» **Task item A**:
Copy the passage of the forum thread on update-modules exactly, starting at "I used to run" and ending at "by another tool?".
» **Task item B**:
List each distinct username that heads a post in the forum thread on update-modules.

» **Text passage**:
********
# Where is update-modules gone?

## Yminus

Sorry if this question has been asked and answered several times but I used the ... forum search and could not find any answer. 

I used to run update-modules after every kernel rebuild (e.g. it is recommended in the nvidia guide) but now it seems gone. 

I found out update-modules was part of sys-apps/module-init-tools which were replaced by sys-apps/kmod. Is update-modules not necessary any more? Or was it replaced by another tool?

----------

## SamuliSuominen

See the last posts of this thread, https://forums.gentoo.org/viewtopic-t-950084-highlight-alsaconf.html

----------

## zwheel

In the thread regarding alsaconf they talk about getting alsaconf to work without update-modules being present.  I guess that kind of implies it is gone now? What is frustrating is it seems like on the whole internet nobody wants to just come out and say that!  Has it been replaced with anything or will the kernel just magically check all the files in modprobe.d without any script to gather the settings somewhere else necessary?

Myself, I'm currently trying to figure out why alsa doesn't seem to be getting my changes to /etc/modprobe.d/alsa.conf.  I get the whole RTFM thing, you don't want to just keep handing users easy answers when they don't bother to try to look them up themselves. But.. I have been searching for probably 45 minutes now and all I can find are forum posts where people maybe kind of hint that update-modules is totally gone but nobody just comes out and says it! I guess that is the case and my problem is something else but how much longer do I want to bash my head against this problem while wondering all along if maybe I am just missing some new script I have to run in place of update-modules.

So.. after editing a .conf file from /etc/modprobe.d should I have to run something to make the change happen or not?

Thanks in advance for an answer!

----------

## SamuliSuominen

 *zwheel wrote:*   

> In the thread regarding alsaconf they talk about getting alsaconf to work without update-modules being present.  I guess that kind of implies it is gone now? What is frustrating is it seems like on the whole internet nobody wants to just come out and say that!  Has it been replaced with anything or will the kernel just magically check all the files in modprobe.d without any script to gather the settings somewhere else necessary?
********
» **Information supplied**:
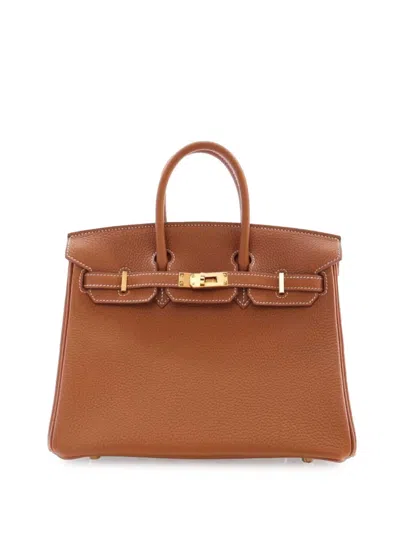 Pre-owned Hermes 2021 Togo Birkin Retourne 25 Handbag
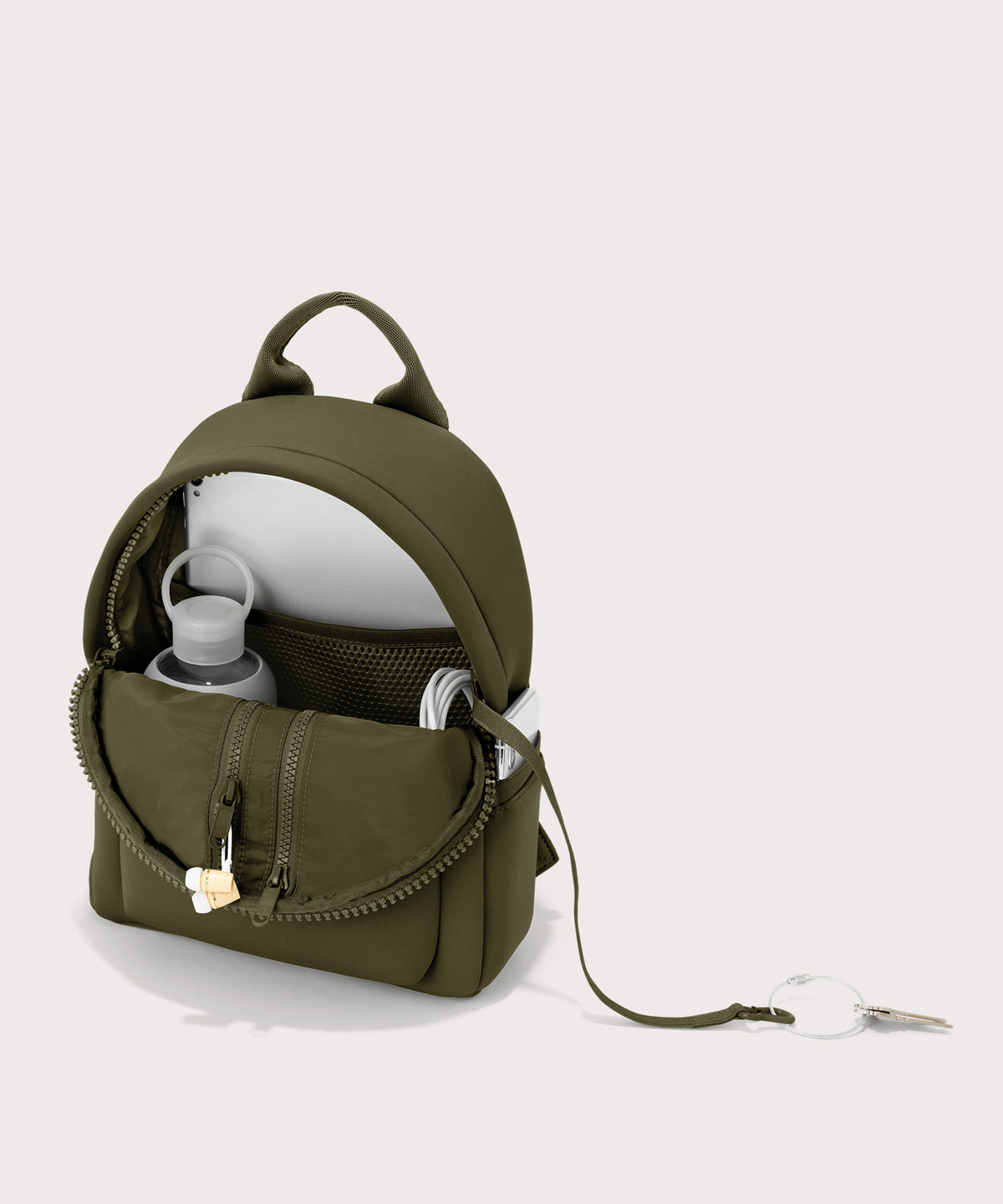 Dakota Backpack in Dark Moss, Small - Image 2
********
» **Your response A**:
I used to run update-modules after every kernel rebuild (e.g. it is recommended in the nvidia guide) but now it seems gone. 

I found out update-modules was part of sys-apps/module-init-tools which were replaced by sys-apps/kmod. Is update-modules not necessary any more? Or was it replaced by another tool?

» **Your response B**:
Yminus
SamuliSuominen
zwheel